BEGIN PAGE EXCERPT

The majority of current literature refers to trifocal lenses, which are designed to provide sharp vision in all three optic planes [22]. Especially the intermediate visual acuity becomes increasingly important due to the growing use of computers and tablets [3] [23]. Despite the missing determination of the intermediate visual acuity, we assume similar good results due to the accommodative properties of the lens presented here. The literature also reports a particularly good distance visual acuity of the trifocal lenses, whereas the near visual acuity usually shows the worst results within the three optic planes. Thus, near visual acuity of greater than 0.1 logMAR [24] [25] [26] [27] is frequently reported, in some cases even greater than 0.2 logMAR [28] [29]. Hence, trifocal lenses only partially fulfill their actual purpose (i.e. sharp vision in all three optical planes) and achieve a visual outcome similar or worse than some of the AIOLs. In addition, however, optical phenomena (e.g. halo or glare) occur frequently with trifocal lenses. Fernández et al. [28] reported disturbing optical phenomena in 32% of the cases, McNeely et al. [26] in more than 40% and Brito et al. [27] even in 50% of the cases. Although the literature reports the occurrence of optical phenomena with monofocal lenses [30], they do not occur that often. The appearance of such optical phenomena negatively influences patient satisfaction [31] [32]. In our cohort, all patients denied subjective perception of optical phenomena. Therefore, we assume that patient satisfaction should be better compared to trifocal lenses. In addition, dependence on spectacles may also reduce patient satisfaction [29]. Regardless of reports in the literature about insufficient spectacle independence of AIOLs, almost 70% of patients in our cohort were completely independent of spectacles at the time of postOP 2 follow-up. This fact should also have positively influenced patient satisfaction. Reportedly, at least 0.4 logMAR UNVA is needed to read a newspaper, with better UNVA allowing even smoother reading [33]. We found significantly worse UNVA and UDVA in patients who required glasses, which is also confirmed by Kim et al. [34] who reported worse UNVA in spectacle-dependent patients within their study.

END PAGE EXCERPT
BEGIN AVAILABLE DATA

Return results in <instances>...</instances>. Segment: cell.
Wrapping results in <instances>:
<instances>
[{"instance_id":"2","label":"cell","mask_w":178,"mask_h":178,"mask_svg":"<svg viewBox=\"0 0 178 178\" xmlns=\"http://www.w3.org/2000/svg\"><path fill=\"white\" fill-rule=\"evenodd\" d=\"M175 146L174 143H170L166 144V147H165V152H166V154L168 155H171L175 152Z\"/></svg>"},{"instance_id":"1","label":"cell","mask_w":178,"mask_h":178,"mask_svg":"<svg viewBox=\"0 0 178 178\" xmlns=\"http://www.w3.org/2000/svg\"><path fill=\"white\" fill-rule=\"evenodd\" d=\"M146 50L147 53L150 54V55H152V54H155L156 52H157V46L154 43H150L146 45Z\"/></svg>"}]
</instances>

END AVAILABLE DATA

#### PROBLEM TO WORK ON:
According to the page excerpt, what proportion of patients in the cohort were completely independent of spectacles at the postOP 2 follow-up?

#### SOLUTION TO THE EXERCISE:
Almost 70%